The validity of the following ordinance is the question in this case: "It shall be unlawful for any person to keep hogs in the town of Laurinburg, N.C. Any person violating this ordinance shall be fined $5 for each offense, and each day said ordinance shall be violated shall constitute a separate offense." Ch. 8, sec. 75a. This ordinance was adopted on July 3, 1899, by the board of commissioners of said town. It was shown by the State that the town was incorporated in 1877, with corporate powers, under chapter 111 of Battle's Revisal, now Code, Chapter 62. The State claims that the board of commissioners had full authority to adopt the ordinance and to enforce it under section 3802 of The Code, which allows the board to abate nuisances and to legislate for the health of the citizens. It was insisted by the defendant that the ordinance was unreasonable, and should be so declared, by reason of the broad and extended limits of the town and the small population, occupying a small portion of the corporate territory, near the central part thereof.

(654) We find it unnecessary to discuss those questions. There can be no doubt, generally, of the authority of the town, through its agencies, to provide for the health of its citizens, and to regulate and to abate nuisances, and such authority is liberally construed by the courts for the benefit of the citizens. Municipal powers are given by statute, and must be limited to the provisions made by the law-making power, with such restrictions as the State may deem it proper to impose.

The defense is a denial of the authority of the board of commissioners to enact ordinances regulating the means of preserving the health of the town of Laurinburg, because that power is vested in another body.

Private Acts 1889, chapter 220, requires the commissioners to appoint a board of health for the town, and requires the board of health "to prepare rules and regulations to be kept and observed by all citizens of said town," and any person violating the same shall be guilty of a misdemeanor. Private Acts 1891, chapter 192, amends section 7 of said act by providing that, when the regulations of the board of health shall have been duly published, "the same shall become ordinances of said town," and that any person violating the same "shall be punished by fine in such amount as the town commissioners may prescribe," and that all laws in conflict therewith are repealed.

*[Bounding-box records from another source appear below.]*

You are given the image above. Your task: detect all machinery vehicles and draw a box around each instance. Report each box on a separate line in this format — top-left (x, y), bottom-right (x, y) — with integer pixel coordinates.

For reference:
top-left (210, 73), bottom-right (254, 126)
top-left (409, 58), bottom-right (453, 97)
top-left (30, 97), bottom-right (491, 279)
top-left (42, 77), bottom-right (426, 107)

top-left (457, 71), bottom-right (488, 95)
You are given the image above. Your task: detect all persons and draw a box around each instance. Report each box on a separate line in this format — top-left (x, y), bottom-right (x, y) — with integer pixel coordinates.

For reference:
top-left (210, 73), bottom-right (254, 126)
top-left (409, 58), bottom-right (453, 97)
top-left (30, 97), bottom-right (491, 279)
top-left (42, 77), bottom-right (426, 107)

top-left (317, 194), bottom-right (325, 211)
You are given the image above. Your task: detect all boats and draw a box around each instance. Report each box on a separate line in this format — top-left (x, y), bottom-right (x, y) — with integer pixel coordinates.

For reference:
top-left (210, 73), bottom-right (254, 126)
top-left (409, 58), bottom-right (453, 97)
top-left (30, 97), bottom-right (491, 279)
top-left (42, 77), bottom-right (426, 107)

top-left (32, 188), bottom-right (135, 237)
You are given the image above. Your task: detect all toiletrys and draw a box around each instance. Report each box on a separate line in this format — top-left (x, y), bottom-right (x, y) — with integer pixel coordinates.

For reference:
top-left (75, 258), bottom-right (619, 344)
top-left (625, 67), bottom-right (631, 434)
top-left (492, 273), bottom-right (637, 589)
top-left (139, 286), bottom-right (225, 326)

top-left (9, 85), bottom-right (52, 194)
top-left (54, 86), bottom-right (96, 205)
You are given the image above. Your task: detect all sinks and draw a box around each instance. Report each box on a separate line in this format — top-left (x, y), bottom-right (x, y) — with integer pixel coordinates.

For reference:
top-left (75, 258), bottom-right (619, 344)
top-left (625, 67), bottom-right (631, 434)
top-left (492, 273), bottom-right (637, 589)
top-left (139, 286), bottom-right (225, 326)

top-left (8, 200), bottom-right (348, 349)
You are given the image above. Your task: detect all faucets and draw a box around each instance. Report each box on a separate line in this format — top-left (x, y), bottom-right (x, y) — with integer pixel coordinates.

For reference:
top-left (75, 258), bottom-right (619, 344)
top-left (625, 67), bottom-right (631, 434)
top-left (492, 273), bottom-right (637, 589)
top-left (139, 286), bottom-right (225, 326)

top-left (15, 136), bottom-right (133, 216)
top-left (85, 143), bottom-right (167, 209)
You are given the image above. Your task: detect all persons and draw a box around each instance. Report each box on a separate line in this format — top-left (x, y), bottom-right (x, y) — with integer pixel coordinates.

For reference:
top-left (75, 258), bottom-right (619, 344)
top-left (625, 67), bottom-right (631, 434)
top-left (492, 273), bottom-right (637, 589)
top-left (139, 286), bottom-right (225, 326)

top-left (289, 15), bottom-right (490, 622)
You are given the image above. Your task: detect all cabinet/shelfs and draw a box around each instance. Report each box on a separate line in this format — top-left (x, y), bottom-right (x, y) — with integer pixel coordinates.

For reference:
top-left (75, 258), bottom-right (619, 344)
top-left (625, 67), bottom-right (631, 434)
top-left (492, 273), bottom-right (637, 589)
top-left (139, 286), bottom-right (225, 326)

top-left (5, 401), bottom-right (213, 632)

The said board of health was duly appointed and organized, and on the 13th of March, 1893, passed this ordinance: "It shall be unlawful for any person to keep hogs in the town of Laurinburg, within 400 feet of any well or dwelling house, street, place of business, school, *463 or church," and that any violation thereof shall be fined $5, etc. The defendant was not charged under this ordinance, but under the ordinance, chapter 8, section 75a, supra. It will be seen that the authority to make regulations and ordinances for the town is vested in the board of health, and the duty of enforcing the same is (655) imposed on the board of commissioners. Therefore, the charge of his Honor, that said ordinance, chapter 8, section 75a, was valid, and that if the jury believed the evidence the defendant was guilty, was erroneous. The ordinance was simply void for want of authority in the board of commissioners.

Error.

Cited: Brockenbrough v. Comrs., 134 N.C. 17.